Warming up and cooling down before and after you exercise can help to both warm up your body and later stretch out your muscles to prevent injury, but also prevent soreness. Easing into your workout routine is also important. If you are just starting out, do not immediately try and do something that your body is not equipped to do. Leveling up in your workouts takes time, and that time will allow your body to adapt without unnecessary muscle soreness. 


If you do experience DOMS, which most people will at some point or another, there is no reason to be worried so long as you can tell that it is DOMS and not an injury. Feeling sore feels very different then feeling injured. You may feel tight and stiff in your movement throughout the day, but if you are experiencing any shooting or sharp pains it is important that you treat that as an injury. 

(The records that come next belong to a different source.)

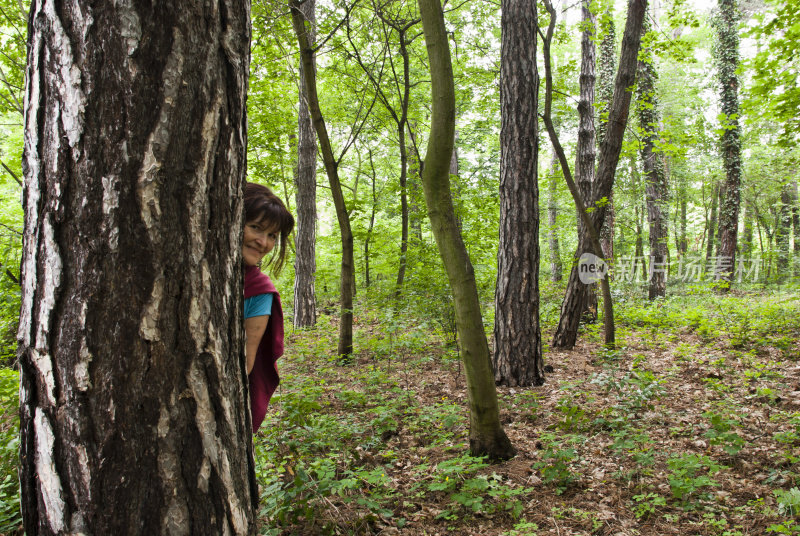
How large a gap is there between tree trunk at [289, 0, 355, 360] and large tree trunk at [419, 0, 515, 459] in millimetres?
3144

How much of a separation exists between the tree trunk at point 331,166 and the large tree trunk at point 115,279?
4775 millimetres

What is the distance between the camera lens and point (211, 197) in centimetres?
128

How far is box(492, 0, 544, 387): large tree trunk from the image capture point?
5652mm

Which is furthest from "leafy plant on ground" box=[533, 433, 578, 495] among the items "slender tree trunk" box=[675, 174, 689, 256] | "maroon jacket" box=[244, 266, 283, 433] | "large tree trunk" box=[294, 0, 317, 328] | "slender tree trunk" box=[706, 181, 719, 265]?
Result: "slender tree trunk" box=[706, 181, 719, 265]

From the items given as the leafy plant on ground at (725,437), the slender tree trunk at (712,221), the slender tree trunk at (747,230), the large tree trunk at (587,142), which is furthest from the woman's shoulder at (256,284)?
the slender tree trunk at (747,230)

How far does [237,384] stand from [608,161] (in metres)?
7.01

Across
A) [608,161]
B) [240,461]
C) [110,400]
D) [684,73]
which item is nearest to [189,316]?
[110,400]

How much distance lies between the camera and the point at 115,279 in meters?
1.14

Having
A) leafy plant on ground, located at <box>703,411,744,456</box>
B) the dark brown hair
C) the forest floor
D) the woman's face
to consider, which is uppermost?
the dark brown hair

Treating DOMS is relatively simple. Mostly it just takes some time for your muscles to repair so that you can get back to your full routine. Cardio while sore is a good idea because it does not put too much resistance on your body, but also loosens up the muscles and gets your body moving. Strength training an already sore area is bad for the body and can lead to overtraining because the muscles never have ample time to repair. 


The most important thing to know about DOMS is that it is a temporary, dull pain that means your body is getting stronger. If at any point you experience something more severe, you should treat it as an injury and be much more careful with your exercise routine.